(Stored items)
● ● ● ●

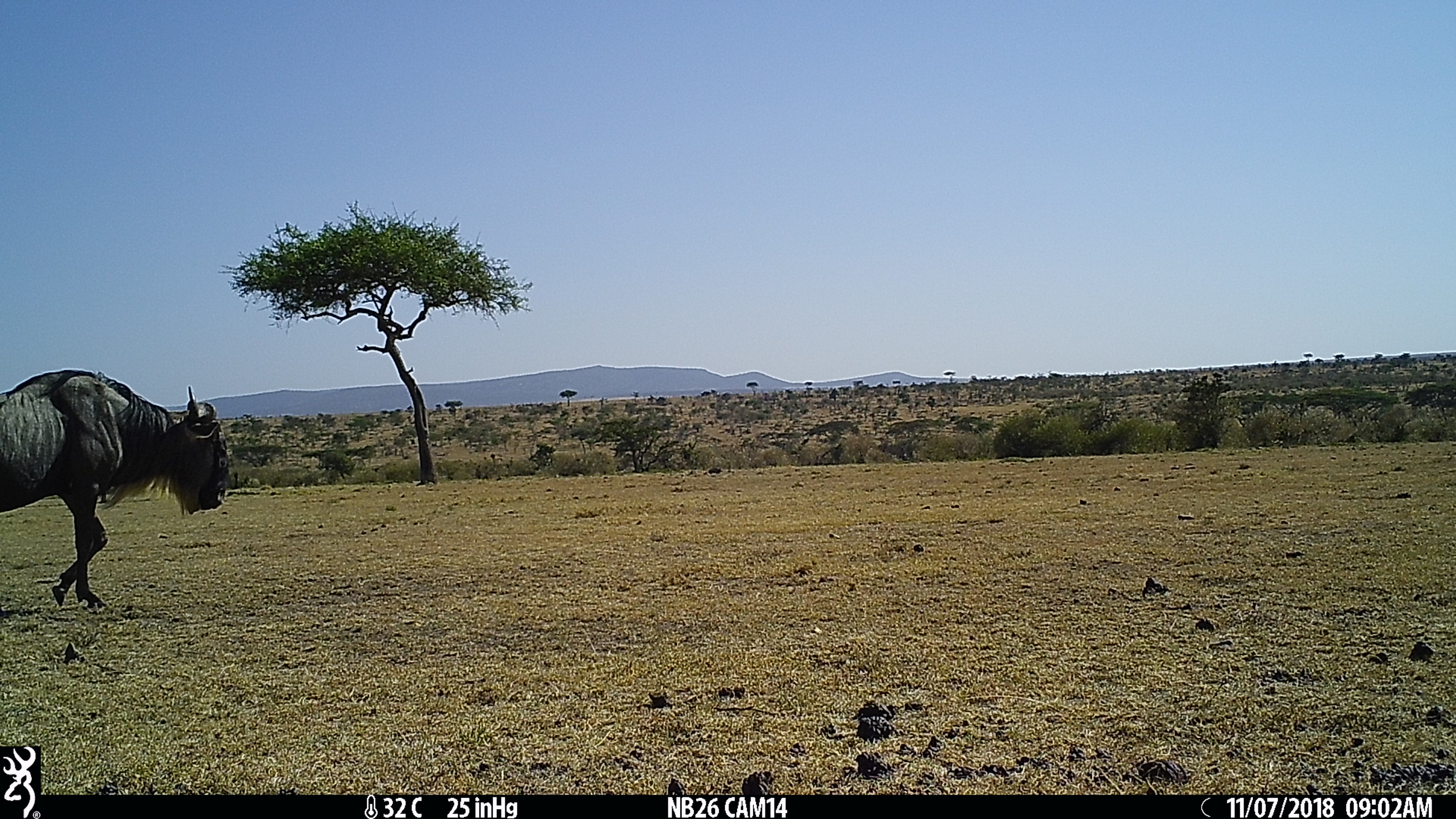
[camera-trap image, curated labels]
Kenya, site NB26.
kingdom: Animalia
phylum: Chordata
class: Mammalia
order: Artiodactyla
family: Bovidae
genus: Connochaetes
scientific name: Connochaetes taurinus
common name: blue wildebeest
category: wildebeest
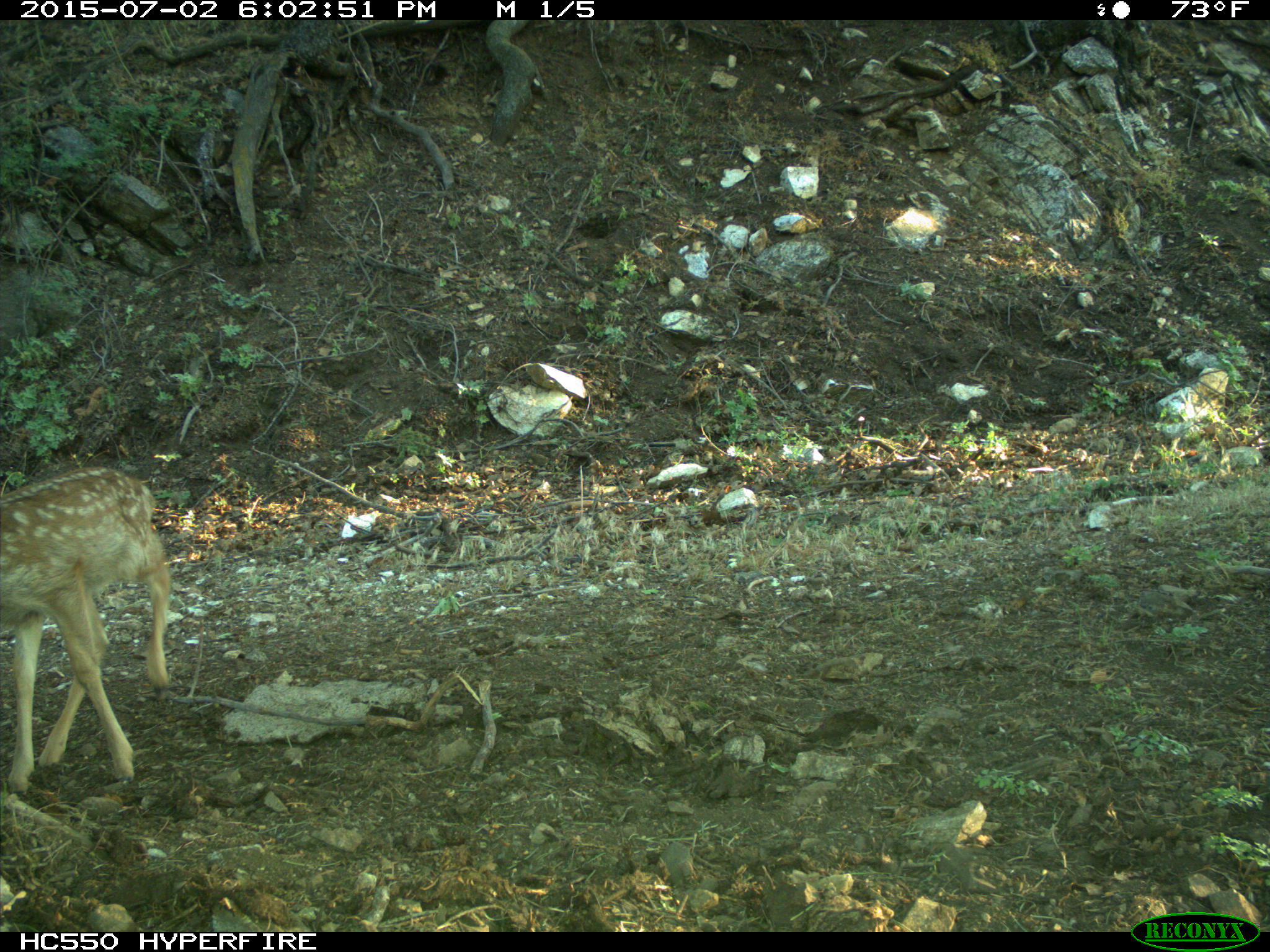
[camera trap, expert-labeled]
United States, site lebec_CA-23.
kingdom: Animalia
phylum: Chordata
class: Mammalia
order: Artiodactyla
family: Cervidae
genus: Odocoileus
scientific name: Odocoileus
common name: deer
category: unidentified deer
Unidentified deer (deer) (Odocoileus).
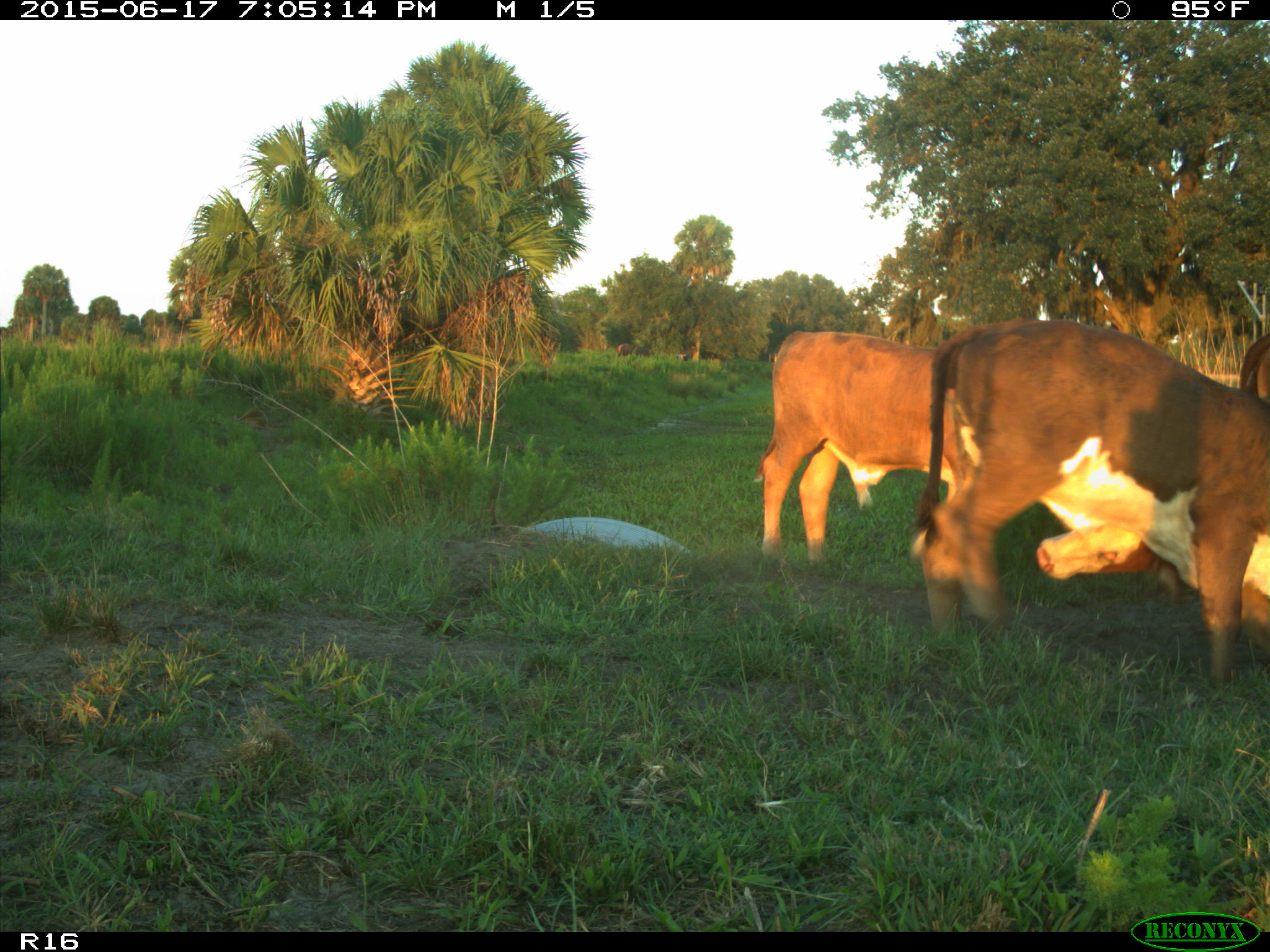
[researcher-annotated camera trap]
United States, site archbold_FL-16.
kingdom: Animalia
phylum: Chordata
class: Mammalia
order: Artiodactyla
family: Bovidae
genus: Bos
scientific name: Bos taurus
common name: domestic cow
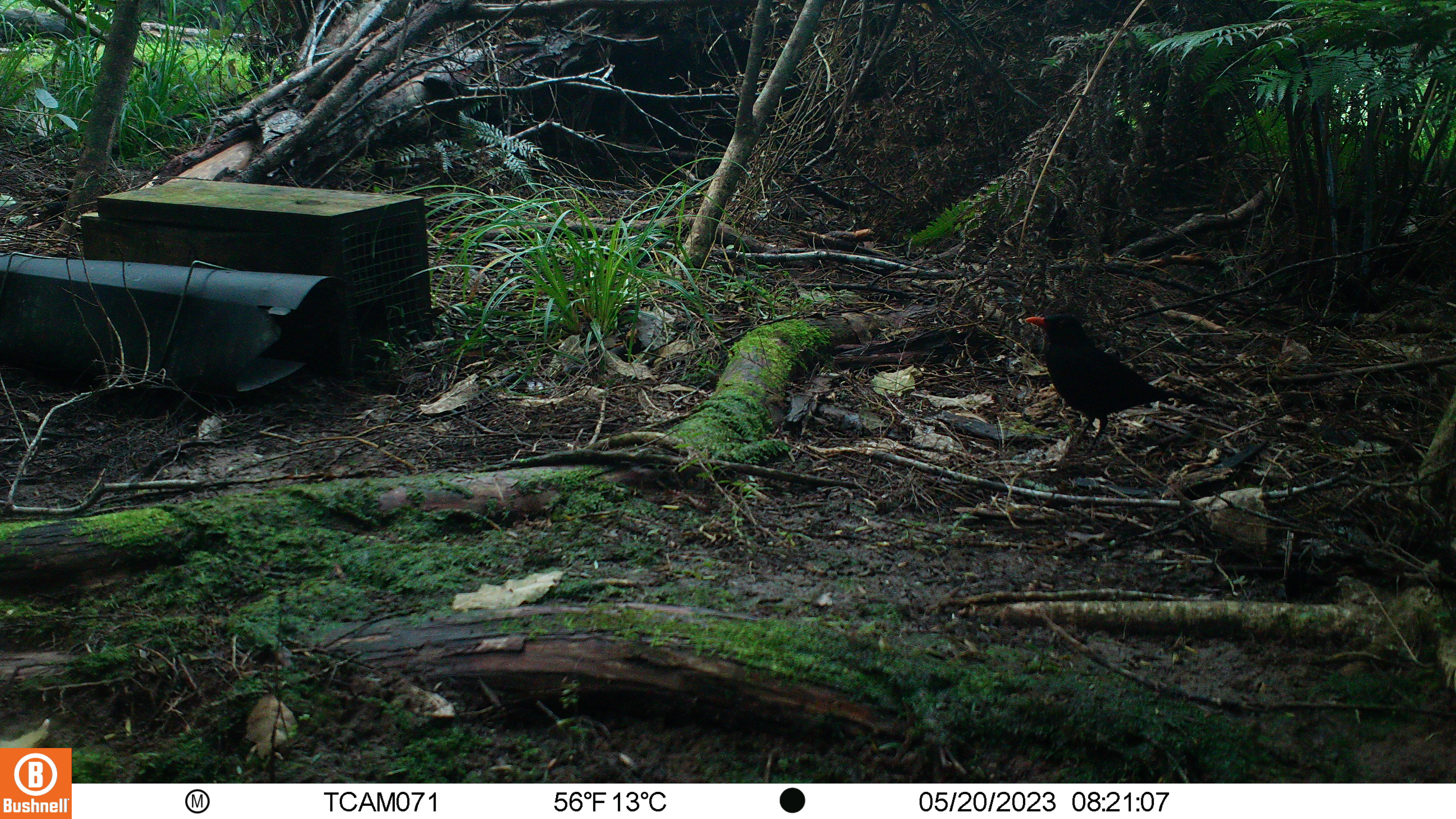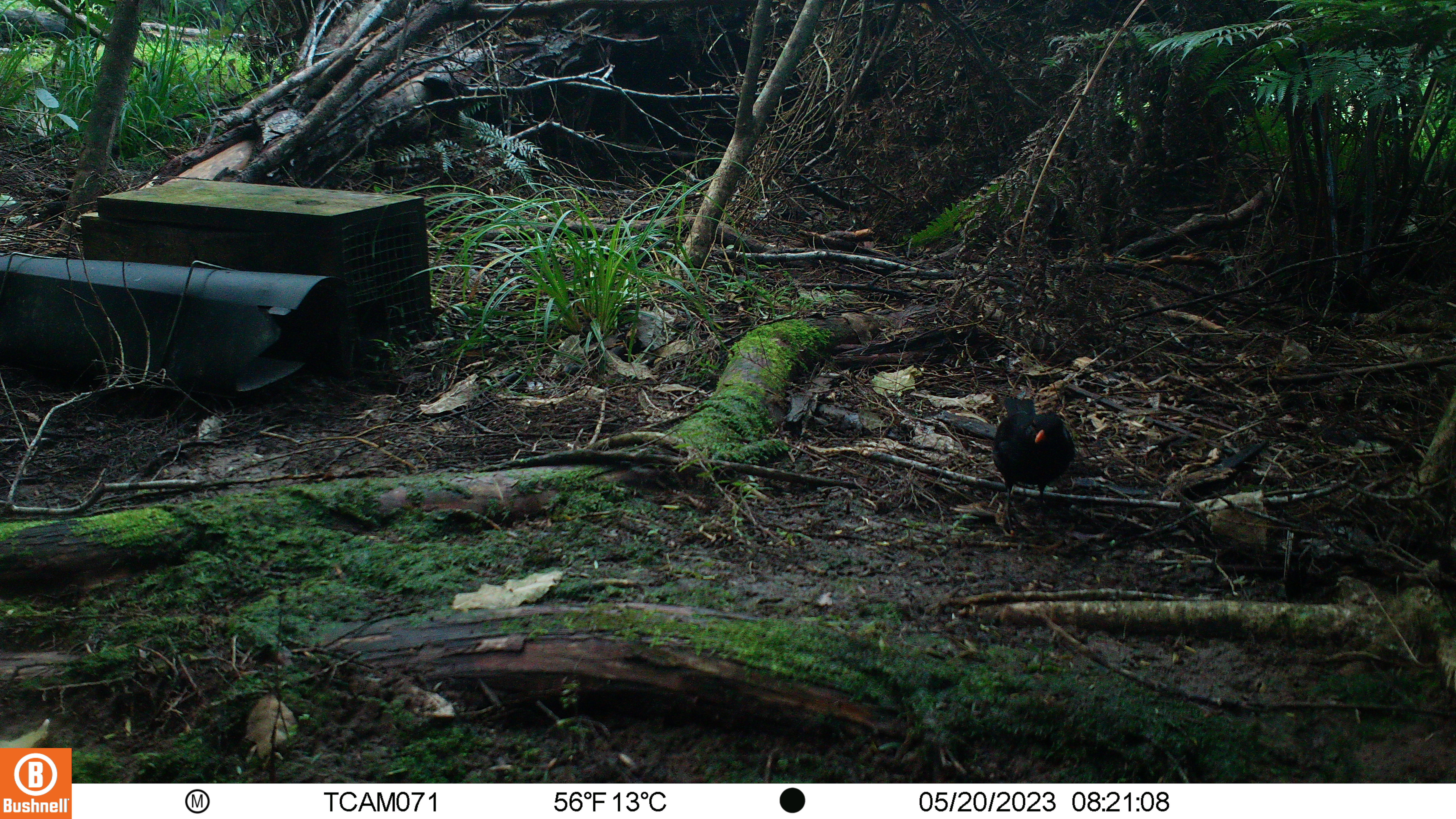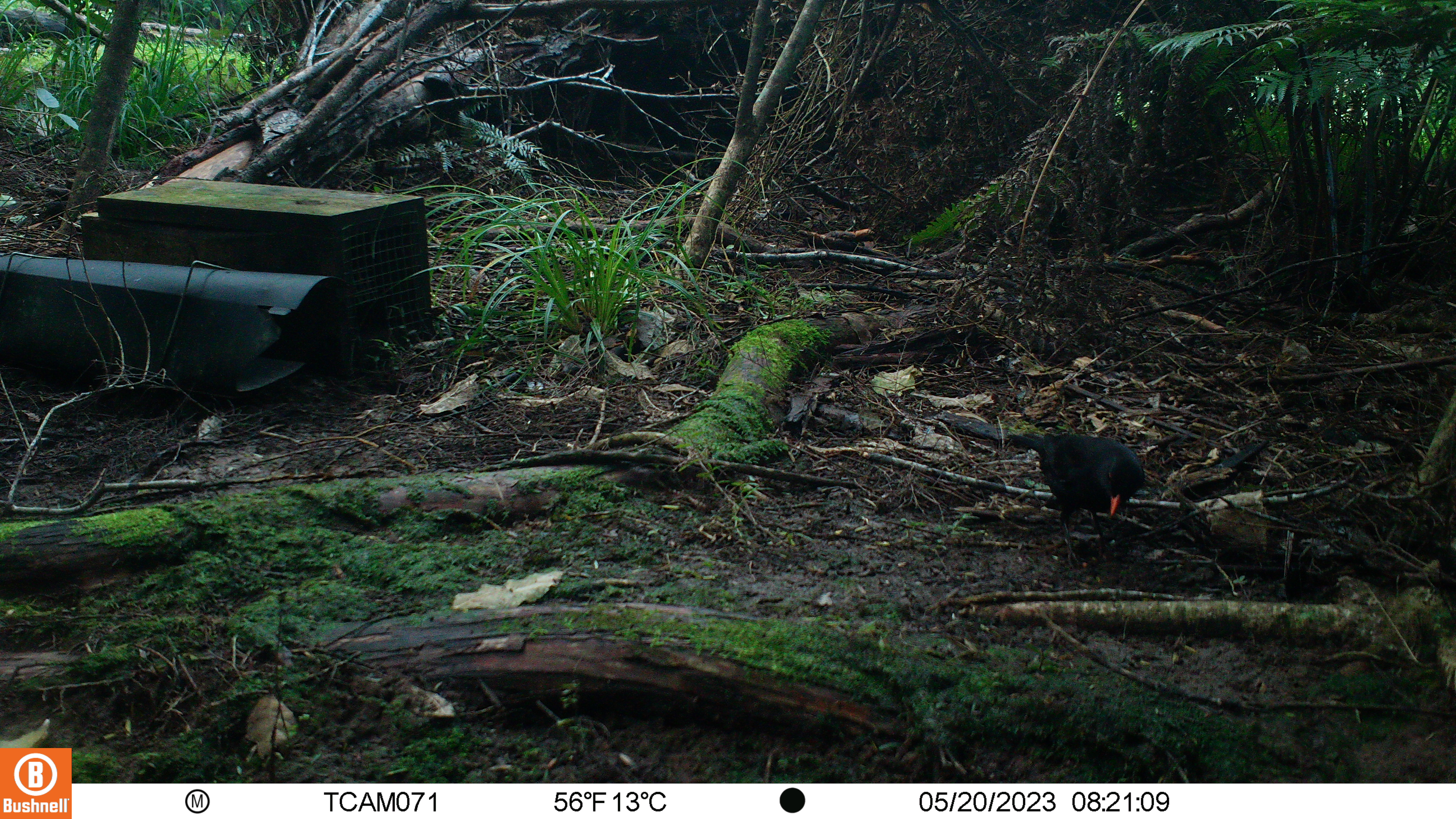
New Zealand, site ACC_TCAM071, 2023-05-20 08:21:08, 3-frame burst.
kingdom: Animalia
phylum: Chordata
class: Aves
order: Passeriformes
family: Turdidae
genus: Turdus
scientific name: Turdus merula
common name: eurasian blackbird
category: blackbird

● ● ● ●

> [Exercise brief]
What are the lines above from the one with "[researcher-annotated camera trap]" to the one with "New Zealand, site", both included? Reproduce them exactly, without pictures.

> [Task response]
[researcher-annotated camera trap]
United States, site archbold_FL-16.
kingdom: Animalia
phylum: Chordata
class: Mammalia
order: Artiodactyla
family: Bovidae
genus: Bos
scientific name: Bos taurus
common name: domestic cow
New Zealand, site ACC_TCAM071, 2023-05-20 08:21:08, 3-frame burst.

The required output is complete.